The Vatican Museums receive as a gift the notebooks of one of its most illustrious directors: Bartolomeo Nogara

Wednesday May 2nd, 2018

On Wednesday May 2nd, thanks to the gift from Baroness Rosanella Lello Nogara and the ambassador Bernardino Osio, the Vatican Museums Historical Archive will receive 41 handwritten notebooks of Bartolomeo Nogara, distinguished Director General of the Pontifical Museums and Galleries from 1920 to 1954, the year of his death. At the moment of his appointment as Director of the Museums, on 1 October 1990, Nogara was able to benefit from a twenty-year knowledge of the Vatican cultural institutions: as Latin scriptor of the Vatican Apostolic Library and Special Director of the Gregorian Etruscan Museum from 1900, and Conservator of the Profane Museum of the Vatican Library from 1903.

He was the director who accompanied the Museums in the renovation process that followed the signing of the Conciliation between the Church and the Italian State in 1929, and in the structural changes that followed the birth of Vatican City State.

In his 34 years of service at the summit of the Pope’s Museums, Nogara substantially renovated the administrative structure of the Institution, guiding it towards a new and modern phase, aimed at planned conservation, grass-roots campaigns of cataloguing and inventory-taking, and functional planning of restoration. In accordance with this approach, the Research Laboratories were established from 1923 to 1932, and the Cabinet for Scientific Research and Applications from 1939 to 1942, still fundamental to the activity of the Museums.
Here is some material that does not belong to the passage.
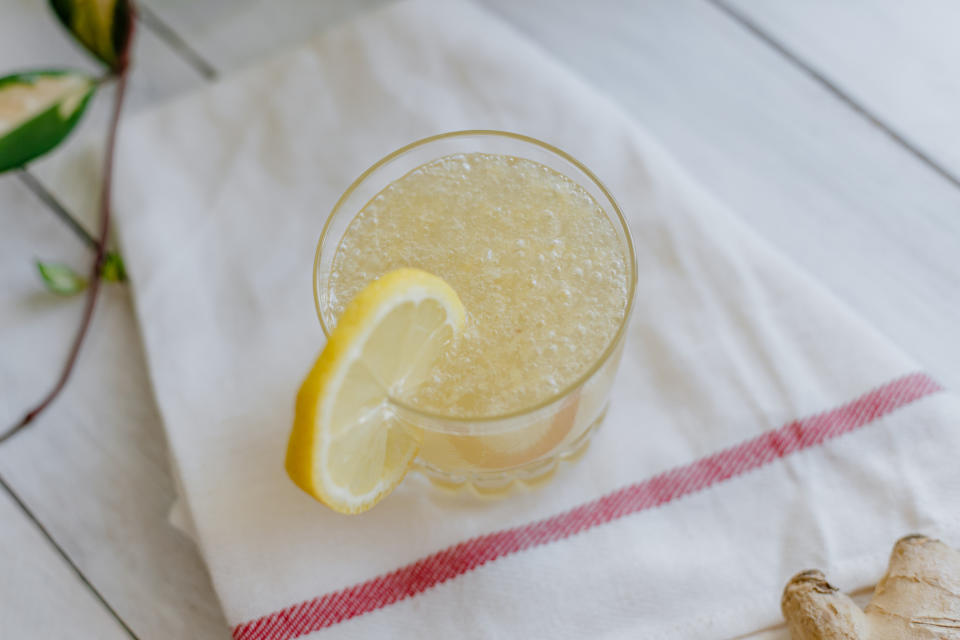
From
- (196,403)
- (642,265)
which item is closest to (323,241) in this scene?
(196,403)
Under his guidance new arrangements for the collections were inaugurated, the Missionary Ethnological Museum was created in the Lateran Palace, the new monumental entrance to the Museums was realized and a special building was constructed for the Vatican Pinacoteca, designed by the architect Luca Beltrami.

The generous donation of the notebooks, in which Nogara wrote down the salient events in his long and fruitful service and his reflections from 1921 to 1952, offer to the Museums a new and valuable source for the history of the Institution, which owes much to the esteemed Director.